Call for reforms as empty units cost town millions in lost rates
Calverley Precinct, Tunbridge Wells

In the borough around £1.5million is lost on average each year due to empty business properties.

When businesses close down or move elsewhere, a Government backed relief scheme means owners do not have to pay any rates on the empty property for three months.

In Tunbridge Wells, this means around 2.3 per cent of the £56million total potential business rate income collected by the Council is lost each year.

The Council only gets to keep around 4 per cent of the money it collects in the tax, although it is permitted to keep 50  per cent of any growth in business rates – currently worth an additional 1 per cent – which the authority says is ‘vital’ for them to be able to invest in assets.

It is a similar picture in Tonbridge, where the amount of business rates lost to empty premises is around £2.8million a year, or 4.5 per cent of the expected £60million that should be collected.

But the figures from the BBC show that the two town Kent towns are faring much better than many others when it comes to lost income from closed businesses.
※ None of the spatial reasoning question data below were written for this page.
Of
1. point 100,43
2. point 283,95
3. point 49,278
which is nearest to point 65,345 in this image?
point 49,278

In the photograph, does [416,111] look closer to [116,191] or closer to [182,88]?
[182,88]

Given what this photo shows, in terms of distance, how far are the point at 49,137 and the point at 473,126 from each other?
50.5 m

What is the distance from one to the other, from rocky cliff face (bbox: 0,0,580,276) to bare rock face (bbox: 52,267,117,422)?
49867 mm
In Croydon, the Council missed out on nearly £10million last year alone, or 6 per cent of the £150million it should have collected.

Nationally, around £1billion is lost to local authorities out of the £25billion they received for providing local services, which has sparked calls for central Government, who set the tax, to begin ‘vital reforms’.
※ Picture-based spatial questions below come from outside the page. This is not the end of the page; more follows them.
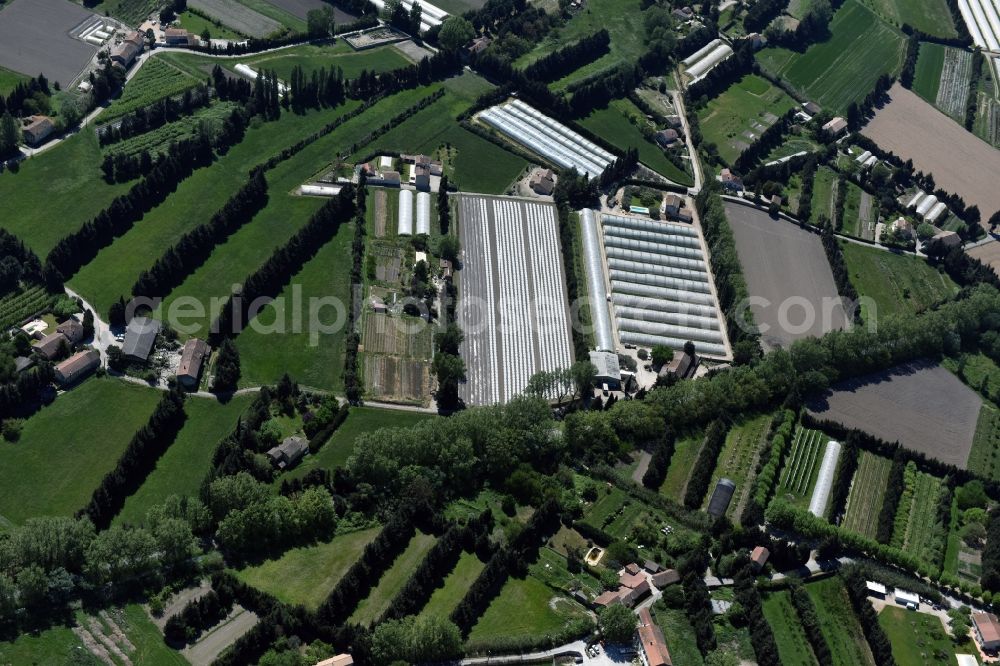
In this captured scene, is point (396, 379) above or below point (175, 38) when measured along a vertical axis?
below

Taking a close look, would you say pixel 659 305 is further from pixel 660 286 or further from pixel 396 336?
pixel 396 336

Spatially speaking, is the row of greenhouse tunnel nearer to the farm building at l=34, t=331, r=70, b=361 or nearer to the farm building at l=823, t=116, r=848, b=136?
the farm building at l=823, t=116, r=848, b=136

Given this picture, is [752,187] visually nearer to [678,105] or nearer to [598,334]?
[678,105]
Richard Watts, who chairs the Local Government Association’s Resources Board, said business rates were ‘an extremely importantsource of income’ for local authorities’.
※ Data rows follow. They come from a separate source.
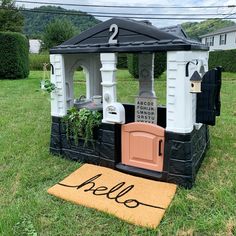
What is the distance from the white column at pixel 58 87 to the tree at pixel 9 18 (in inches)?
1180

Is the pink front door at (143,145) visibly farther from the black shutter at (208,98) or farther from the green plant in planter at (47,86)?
the green plant in planter at (47,86)

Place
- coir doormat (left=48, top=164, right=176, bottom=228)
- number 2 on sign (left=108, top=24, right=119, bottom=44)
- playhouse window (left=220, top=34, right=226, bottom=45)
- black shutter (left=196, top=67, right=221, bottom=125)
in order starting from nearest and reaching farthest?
coir doormat (left=48, top=164, right=176, bottom=228)
black shutter (left=196, top=67, right=221, bottom=125)
number 2 on sign (left=108, top=24, right=119, bottom=44)
playhouse window (left=220, top=34, right=226, bottom=45)

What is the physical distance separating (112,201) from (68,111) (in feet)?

“The Government must commit to moving forward with vital reforms, which include addressing business rates avoidance and the impact of reliefs, such as empty premises relief,” he said.

Businesses have also called for urgent reforms with the tax blamed for a number of closures in recent years.

Cllr Tom Dawlings, the Cabinet member for Finance at the Council said: “Creating a good economic climate and attracting new business is the best means of helping the local authority’s financial position.”